> **Given text**
◆ ◆ ◆ ◆

The summit was told that many parents go without the expensive medications to ensure that their children are adequately treated.

The president of the Australasian Society of Clinical Immunology and Allergy, Dr Richard Loh, said for many families the cost of treating allergic disease is prohibitive.

“Patients are being denied any subsidised medications to manage their allergic disease, and the costs to patients and their families are significant.”

Dr Loh, a leading allergy specialist and immunology physician, said that often patients have more than one allergic disease and the costs of treating multiple illnesses can add up.

“[For] a patient with allergic rhinitis or hay fever, the cost of an antihistamine would be about $30 a month.

“If they’ve got steroids, intranasal steroids, that’s again $30 a month. If they’ve got conjunctivitis – allergic, itchy eyes – often the medications will add up to about $30 a month.

“If they’ve got eczema, which many of them will, by the time they add the cost of steroid medications, moisturisers, bath oils, it’s easily $30 a month.”

Allergic diseases are hereditary and often multiple family members will require treatment, where the cost of medication adds up even further.

“If you’ve got two or three children in the family, and often one or both parents have allergic diseases, the costs can be easily $400, $500 a month,” Dr Loh said.

◆ ◆ ◆ ◆

> **Saved entries**
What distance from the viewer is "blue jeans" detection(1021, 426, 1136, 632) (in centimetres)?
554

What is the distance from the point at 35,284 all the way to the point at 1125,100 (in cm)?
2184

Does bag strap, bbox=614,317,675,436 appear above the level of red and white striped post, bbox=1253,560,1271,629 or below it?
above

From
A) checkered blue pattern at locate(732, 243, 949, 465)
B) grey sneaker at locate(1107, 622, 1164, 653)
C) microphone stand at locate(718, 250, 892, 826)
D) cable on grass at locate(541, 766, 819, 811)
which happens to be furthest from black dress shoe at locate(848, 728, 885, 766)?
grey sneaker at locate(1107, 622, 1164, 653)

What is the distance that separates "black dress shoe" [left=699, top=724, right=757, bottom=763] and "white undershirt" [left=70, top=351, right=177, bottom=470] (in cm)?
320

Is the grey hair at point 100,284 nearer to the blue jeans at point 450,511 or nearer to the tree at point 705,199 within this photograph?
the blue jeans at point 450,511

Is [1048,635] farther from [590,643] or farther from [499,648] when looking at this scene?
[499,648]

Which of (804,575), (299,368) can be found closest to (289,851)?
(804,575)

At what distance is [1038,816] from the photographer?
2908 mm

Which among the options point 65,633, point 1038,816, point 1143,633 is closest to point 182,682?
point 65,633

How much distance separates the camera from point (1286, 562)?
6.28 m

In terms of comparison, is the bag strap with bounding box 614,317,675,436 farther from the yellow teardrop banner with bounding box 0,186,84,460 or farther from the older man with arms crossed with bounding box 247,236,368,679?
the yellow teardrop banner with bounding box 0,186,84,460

◆ ◆ ◆ ◆

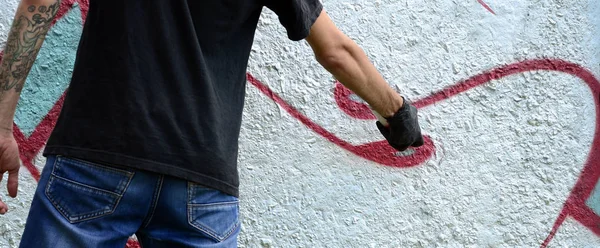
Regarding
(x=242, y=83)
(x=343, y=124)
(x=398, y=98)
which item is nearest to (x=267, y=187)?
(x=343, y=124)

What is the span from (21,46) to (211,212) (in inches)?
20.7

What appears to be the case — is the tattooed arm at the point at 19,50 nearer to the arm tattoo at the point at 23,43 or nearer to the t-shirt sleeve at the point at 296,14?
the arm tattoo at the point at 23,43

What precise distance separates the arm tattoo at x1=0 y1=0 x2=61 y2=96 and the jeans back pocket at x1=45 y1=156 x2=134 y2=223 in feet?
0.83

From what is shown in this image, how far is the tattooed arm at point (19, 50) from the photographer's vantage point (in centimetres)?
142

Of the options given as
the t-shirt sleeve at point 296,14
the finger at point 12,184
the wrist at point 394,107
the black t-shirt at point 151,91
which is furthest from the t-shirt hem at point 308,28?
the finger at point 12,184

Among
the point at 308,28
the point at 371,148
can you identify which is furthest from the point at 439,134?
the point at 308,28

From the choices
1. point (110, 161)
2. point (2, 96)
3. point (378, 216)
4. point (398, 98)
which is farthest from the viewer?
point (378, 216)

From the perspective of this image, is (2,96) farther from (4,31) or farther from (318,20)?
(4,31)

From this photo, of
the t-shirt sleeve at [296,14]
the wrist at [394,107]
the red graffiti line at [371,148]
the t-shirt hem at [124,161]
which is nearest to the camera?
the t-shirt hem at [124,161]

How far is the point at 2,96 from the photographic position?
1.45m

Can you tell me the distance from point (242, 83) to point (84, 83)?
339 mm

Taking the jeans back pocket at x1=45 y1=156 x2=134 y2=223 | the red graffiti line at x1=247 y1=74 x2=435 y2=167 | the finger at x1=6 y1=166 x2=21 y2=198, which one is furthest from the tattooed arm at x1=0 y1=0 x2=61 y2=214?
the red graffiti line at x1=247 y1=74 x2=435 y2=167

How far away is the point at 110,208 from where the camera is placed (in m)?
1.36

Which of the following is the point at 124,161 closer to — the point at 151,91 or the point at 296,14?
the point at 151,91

◆ ◆ ◆ ◆

> **What you will do**
a) Rewrite the passage on allergy treatment costs, everything from "Allergic diseases are" down to "Dr Loh said.", and switch "hereditary" to "inherited".
b) Proceed with the passage on allergy treatment costs, picking up after its final sentence.
These lines have no connection to the passage on allergy treatment costs.

> **Replies**
a)
Allergic diseases are inherited and often multiple family members will require treatment, where the cost of medication adds up even further.

“If you’ve got two or three children in the family, and often one or both parents have allergic diseases, the costs can be easily $400, $500 a month,” Dr Loh said.

b)
“For many families that is prohibitive and parents deny themselves the medication and then they have to balance using cheaper alternatives which are less efficacious.”

The outcome for patients who are not adequately medicated can be significant, Dr Loh said.

“[In children] poor control of these symptoms [can mean] poor exam grades – if you’ve got bad allergic rhinitis during exam time, you don’t do as well.

“If you’re an adult, there’s a term called “presenteeism” where you go to work, but you’ve really had very poor sleep; you feel congested; you feel as though you’ve got a bad cold.

“So productivity by the individual and the cost to the company that employs the individual is significant.”

‘Tsunami of allergic diseases’ highlights need for education

In recent years medical professionals have described “a tsunami” of patients being diagnosed with allergic disease.

“It’s important that we up-skill health professionals, including GPs, dieticians, nurses, to have the skills to help manage this tsunami of allergic diseases,” Dr Loh said.

“During the meeting we heard from patients that, in some regions, it takes up to two years to see an allergy specialist. That’s unacceptable.”

Dr Loh has said there is a need for community education on the breadth of effective treatments available for allergic disease.

“A lot of patients don’t realise that there are good treatments for their allergic diseases, so they’re not even presenting to their doctor.

“They just accept the fact that they’ve got, you know, bad eczema or really bad allergic rhinitis because nothing can be done.

“There are good treatments available. We need to raise community awareness and we need to raise the knowledge of our other health professionals to help manage these conditions.”